In the second manuscript4 the authors investigated the rate and etiology of bacteremia and contaminated blood cultures collected from COVID and non-COVID patients. They also performed a retrospective analysis in a tertiary hospital in Spain during the COVID first wave. There were a 22.7% and 18.8% of decrease of number of blood cultures obtained compared to previous years. However, the rate of bacteremia was 1.2% higher among COVID-patients than among non-COVID patients. COVID patients had a higher proportion of nosocomial bacteremia (95.5%) than non-COVID patients (30.5%) In COVID-positive patients, the contamination rate was higher (12.3% vs 5.7%) than in non-COVID patients.
A large study performed in New York city16 showed opposite results regarding the rates of bacteriemia found. In this study this was significantly lower among COVID-19 patients (3.8%) than among COVID-19-negative patients (8.0%) and those not tested (7.1%). One possible explanation must be related with a minor rate of contamination because the proportion of positive blood cultures that yielded contaminants was also significantly higher among COVID-19 patients.
Two important facts must be noticed after reading this manuscript, the first one is about the decreased number of blood cultures obtained. We are sure this fact is due to the difficulty that isolation and physical barriers in COVID infection add to obtain samples. The second one is related to the high proportion of blood culture contamination was identified, especially in COVID-positive patients. As the authors remarks It could be explained by unfamiliarity of additional personal protective equipment worn by healthcare workers taking blood cultures.

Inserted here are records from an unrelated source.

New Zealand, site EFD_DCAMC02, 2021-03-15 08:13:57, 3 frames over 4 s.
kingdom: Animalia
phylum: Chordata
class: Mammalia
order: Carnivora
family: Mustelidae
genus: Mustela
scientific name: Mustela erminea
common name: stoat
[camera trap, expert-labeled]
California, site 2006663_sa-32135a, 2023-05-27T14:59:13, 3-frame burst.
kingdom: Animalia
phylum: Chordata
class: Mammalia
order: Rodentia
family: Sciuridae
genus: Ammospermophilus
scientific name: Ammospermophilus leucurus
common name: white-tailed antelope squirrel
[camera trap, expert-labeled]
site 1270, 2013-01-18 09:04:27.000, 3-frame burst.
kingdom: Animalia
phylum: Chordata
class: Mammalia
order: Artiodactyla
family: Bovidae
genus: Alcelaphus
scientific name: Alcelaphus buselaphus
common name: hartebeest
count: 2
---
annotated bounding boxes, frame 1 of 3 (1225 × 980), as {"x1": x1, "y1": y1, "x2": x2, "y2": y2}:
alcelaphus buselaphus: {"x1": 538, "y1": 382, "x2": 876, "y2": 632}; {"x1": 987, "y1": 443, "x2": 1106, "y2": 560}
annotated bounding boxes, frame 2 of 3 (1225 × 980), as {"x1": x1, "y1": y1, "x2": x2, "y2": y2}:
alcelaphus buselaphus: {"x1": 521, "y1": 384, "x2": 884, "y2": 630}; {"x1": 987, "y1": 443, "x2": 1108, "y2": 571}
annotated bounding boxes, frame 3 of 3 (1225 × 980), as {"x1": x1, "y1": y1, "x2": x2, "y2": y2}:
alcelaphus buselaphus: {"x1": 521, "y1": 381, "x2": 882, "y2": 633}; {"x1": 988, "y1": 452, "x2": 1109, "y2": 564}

In contrast, as Dagere S17 et al. recommends, the accurate differentiation of a contaminant from a true pathogen relies on a multidisciplinary approach and the clinical judgement of experienced practitioners.
Finally, after considering the results of the two studies published in this issue, a debate arises about the need or not of empirical treatment in these two entities-coinfection and superinfections.
In the case of coinfections certainly not as a general rule. Following the recommendations of SEMICYUC18 in critical care setting we should recommend early empirical treatment of possible bacterial pulmonary coinfection (strong clinical suspicion, purulent secretions, biomarker elevation and/or positive antigens) upon admission to the ICU of patients with COVID-19, since such coinfection is associated to increased mortality. The early suspension of antimicrobial treatment once coinfection is ruled out must be a reality in clinical practice.
We also suggest an early diagnostic strategy and empirical treatment, in view of the high risk of bacterial and fungal superinfection in patients with COVID-19 specially subjected to mechanical ventilation.
The mission of the clinician is to promote rational, efficient and safe use of antibiotics, by means of scientific evaluation and selection of the right antimicrobial for each patient based on criteria of effectiveness, safety, quality and efficiency, based on risk factors and local flora. Then we must hit at the first attempt with appropriate empirical treatment and after, if possible, deescalate.